## EXERCISE REQUIREMENTS
Turn the listing below into a JSON list of strings, with one string for each line and blank lines omitted.

## Part of a data file
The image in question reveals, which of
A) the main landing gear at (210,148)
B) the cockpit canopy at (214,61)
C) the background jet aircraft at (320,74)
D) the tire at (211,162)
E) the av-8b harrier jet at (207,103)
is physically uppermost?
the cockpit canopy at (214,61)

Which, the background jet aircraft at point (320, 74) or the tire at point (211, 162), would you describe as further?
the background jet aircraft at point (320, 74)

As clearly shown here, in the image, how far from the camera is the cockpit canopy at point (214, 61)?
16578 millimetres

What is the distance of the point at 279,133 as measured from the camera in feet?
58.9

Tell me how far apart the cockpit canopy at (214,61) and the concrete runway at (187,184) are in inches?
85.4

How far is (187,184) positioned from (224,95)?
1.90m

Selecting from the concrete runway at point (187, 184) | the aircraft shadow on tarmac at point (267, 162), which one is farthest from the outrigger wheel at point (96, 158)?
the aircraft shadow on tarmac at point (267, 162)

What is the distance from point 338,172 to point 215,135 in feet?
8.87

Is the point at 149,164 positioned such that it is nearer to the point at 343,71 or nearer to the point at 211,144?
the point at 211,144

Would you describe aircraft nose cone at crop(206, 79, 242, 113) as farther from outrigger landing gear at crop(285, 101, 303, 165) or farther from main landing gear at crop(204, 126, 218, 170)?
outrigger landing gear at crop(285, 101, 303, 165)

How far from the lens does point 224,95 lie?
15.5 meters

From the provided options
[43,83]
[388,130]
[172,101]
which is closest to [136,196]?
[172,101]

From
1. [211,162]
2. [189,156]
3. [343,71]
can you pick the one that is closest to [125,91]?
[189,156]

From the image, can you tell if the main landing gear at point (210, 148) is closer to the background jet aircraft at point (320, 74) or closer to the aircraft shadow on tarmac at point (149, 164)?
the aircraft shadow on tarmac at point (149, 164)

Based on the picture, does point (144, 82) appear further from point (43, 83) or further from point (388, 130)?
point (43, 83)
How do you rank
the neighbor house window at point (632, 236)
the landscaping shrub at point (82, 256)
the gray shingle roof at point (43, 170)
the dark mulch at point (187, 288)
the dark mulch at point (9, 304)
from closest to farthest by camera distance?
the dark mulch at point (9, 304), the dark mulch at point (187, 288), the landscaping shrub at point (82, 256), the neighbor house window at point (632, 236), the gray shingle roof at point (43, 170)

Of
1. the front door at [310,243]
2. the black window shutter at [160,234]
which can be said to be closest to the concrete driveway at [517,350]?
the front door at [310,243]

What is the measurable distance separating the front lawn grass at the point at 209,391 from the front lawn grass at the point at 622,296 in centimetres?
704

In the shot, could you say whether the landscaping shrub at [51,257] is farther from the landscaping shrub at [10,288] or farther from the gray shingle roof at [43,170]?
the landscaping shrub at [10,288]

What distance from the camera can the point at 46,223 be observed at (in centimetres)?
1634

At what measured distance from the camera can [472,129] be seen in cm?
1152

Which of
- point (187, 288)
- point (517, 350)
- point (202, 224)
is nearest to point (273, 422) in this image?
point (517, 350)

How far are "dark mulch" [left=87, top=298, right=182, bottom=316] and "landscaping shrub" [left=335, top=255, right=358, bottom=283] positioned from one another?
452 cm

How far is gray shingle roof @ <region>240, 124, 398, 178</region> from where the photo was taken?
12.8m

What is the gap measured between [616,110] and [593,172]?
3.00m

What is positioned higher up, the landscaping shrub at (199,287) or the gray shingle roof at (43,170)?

## WORKED ANSWER
[
  "The image in question reveals, which of",
  "A) the main landing gear at (210,148)",
  "B) the cockpit canopy at (214,61)",
  "C) the background jet aircraft at (320,74)",
  "D) the tire at (211,162)",
  "E) the av-8b harrier jet at (207,103)",
  "is physically uppermost?",
  "the cockpit canopy at (214,61)",
  "Which, the background jet aircraft at point (320, 74) or the tire at point (211, 162), would you describe as further?",
  "the background jet aircraft at point (320, 74)",
  "As clearly shown here, in the image, how far from the camera is the cockpit canopy at point (214, 61)?",
  "16578 millimetres",
  "What is the distance of the point at 279,133 as measured from the camera in feet?",
  "58.9",
  "Tell me how far apart the cockpit canopy at (214,61) and the concrete runway at (187,184) are in inches?",
  "85.4",
  "How far is (187,184) positioned from (224,95)?",
  "1.90m",
  "Selecting from the concrete runway at point (187, 184) | the aircraft shadow on tarmac at point (267, 162), which one is farthest from the outrigger wheel at point (96, 158)?",
  "the aircraft shadow on tarmac at point (267, 162)",
  "What is the distance from point 338,172 to point 215,135 in feet?",
  "8.87",
  "Is the point at 149,164 positioned such that it is nearer to the point at 343,71 or nearer to the point at 211,144?",
  "the point at 211,144",
  "Would you describe aircraft nose cone at crop(206, 79, 242, 113) as farther from outrigger landing gear at crop(285, 101, 303, 165) or farther from main landing gear at crop(204, 126, 218, 170)?",
  "outrigger landing gear at crop(285, 101, 303, 165)",
  "How far from the lens does point 224,95 lie?",
  "15.5 meters",
  "From the provided options",
  "[43,83]",
  "[388,130]",
  "[172,101]",
  "which is closest to [136,196]?",
  "[172,101]",
  "From",
  "1. [211,162]",
  "2. [189,156]",
  "3. [343,71]",
  "can you pick the one that is closest to [125,91]?",
  "[189,156]",
  "From the image, can you tell if the main landing gear at point (210, 148) is closer to the background jet aircraft at point (320, 74) or closer to the aircraft shadow on tarmac at point (149, 164)?",
  "the aircraft shadow on tarmac at point (149, 164)",
  "Based on the picture, does point (144, 82) appear further from point (43, 83) or further from point (388, 130)?",
  "point (43, 83)",
  "How do you rank",
  "the neighbor house window at point (632, 236)",
  "the landscaping shrub at point (82, 256)",
  "the gray shingle roof at point (43, 170)",
  "the dark mulch at point (187, 288)",
  "the dark mulch at point (9, 304)",
  "from closest to farthest by camera distance?",
  "the dark mulch at point (9, 304), the dark mulch at point (187, 288), the landscaping shrub at point (82, 256), the neighbor house window at point (632, 236), the gray shingle roof at point (43, 170)",
  "Of",
  "1. the front door at [310,243]",
  "2. the black window shutter at [160,234]",
  "which can be said to be closest to the concrete driveway at [517,350]?",
  "the front door at [310,243]",
  "What is the measurable distance separating the front lawn grass at the point at 209,391 from the front lawn grass at the point at 622,296 in centimetres?",
  "704",
  "In the shot, could you say whether the landscaping shrub at [51,257] is farther from the landscaping shrub at [10,288] or farther from the gray shingle roof at [43,170]?",
  "the landscaping shrub at [10,288]",
  "What distance from the camera can the point at 46,223 be observed at (in centimetres)?",
  "1634",
  "At what measured distance from the camera can [472,129] be seen in cm?",
  "1152",
  "Which of",
  "- point (187, 288)",
  "- point (517, 350)",
  "- point (202, 224)",
  "is nearest to point (273, 422) in this image?",
  "point (517, 350)",
  "How far are \"dark mulch\" [left=87, top=298, right=182, bottom=316] and \"landscaping shrub\" [left=335, top=255, right=358, bottom=283] positioned from one another?",
  "452 cm",
  "How far is gray shingle roof @ <region>240, 124, 398, 178</region> from where the photo was taken?",
  "12.8m",
  "What is the gap measured between [616,110] and [593,172]?",
  "3.00m",
  "What is positioned higher up, the landscaping shrub at (199,287) or the gray shingle roof at (43,170)?"
]